Vestdijk en ik kwamen hier gisteravond aan, na een vrij gecompliceerd reisje. In Brussel heeft V. kennis met Greshoff gemaakt; de heeren bevielen elkaar over en weer, geloof ik, zeer best. Gr. vroeg of wij zijn 2 Liedjes in den Volkstoon niet in het volgende nummer konden zetten; op 2 blzn. kan het best (dat is 6 pop voor hem). Kan je Bouws dit niet vragen?
Hierbij een gedicht met begeleidend schrijven van Jany. Wat vind je ervan? Ik houd óók niet van Japan, maar het vers is me wat làng.

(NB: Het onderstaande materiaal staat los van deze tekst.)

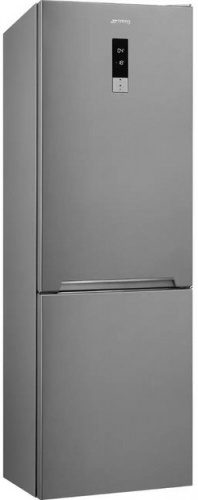 Холодильник Smeg FC18EN4AX Холодильник Smeg FC18EN4AX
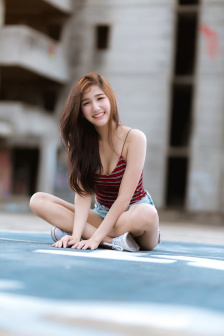 晚娘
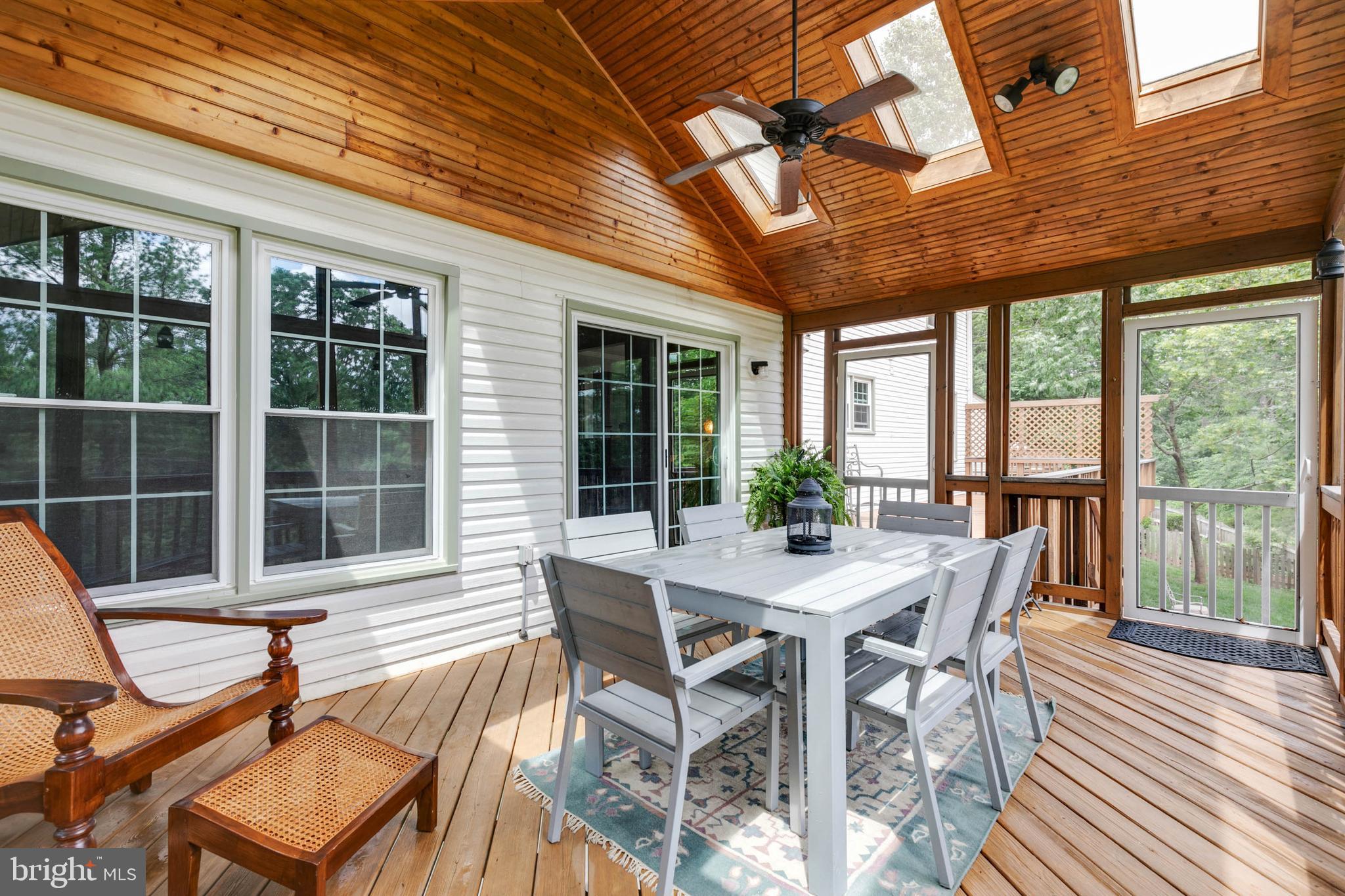 ASHBURN VILLAGE - Residential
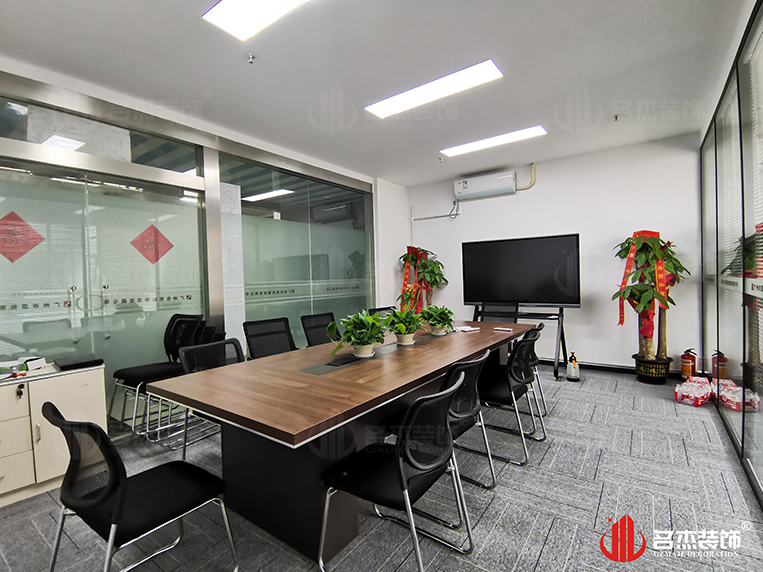 广州凯发k8装饰设计公司图册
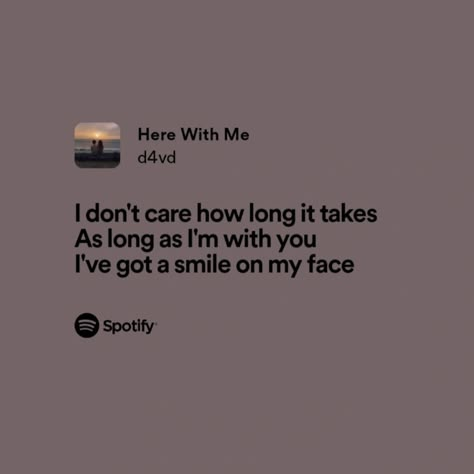 Best Lyrics Spotify, Best Love Song Lyrics Quotes, Relationship Song Lyrics, Long Song Lyrics, Romantic Lyrics For Him Spotify, Spotify Lyrics About Love, Lyrics For Girlfriend, Spotify Love Songs Lyrics, Lyrics To Send To Your Boyfriend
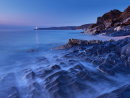 Blue hour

Overigens heb ik geen bezwaar... Enkele strophen zijn werkelijk heel goed.*)
Ik schrijf je spoedig meer en beter. Op het oogenblik ben ik nog wat ‘verbluft’ van de eerste ronde Hollywoodkuur: één halve pompelmoes en een kop zwarte koffie pour tout potage,
d.w.z. pour tout petit déjeuner. Maar je zult eens kijken: ik ben als een Stendhalletje weggegaan, ik kom als een Ramonnovarrootje in de Nederlanden terug! Zal Bep dan nòg meer van me houden? Who knows?
Vestdijk laat je hartelijk teruggroeten; ook hij was geschokt door het relaas, dat ik hem te lezen gaf Hierbij overigens een kwatrijn dat hij voor je schreef, d.w.z. voor, of op, je Démasqué, laatste deel:
En nu, ter vulling, van het laatste plekje wit, vraag ik hem zelf om eenige regels. Doe mijn hartelijke groeten aan Truida. Een hand van je
E.
* En het is misschien prachtig voor de ‘groote stroomingen die onze wereld van nu beheerschen’, en waarvan zoo weinig bij ons bleek!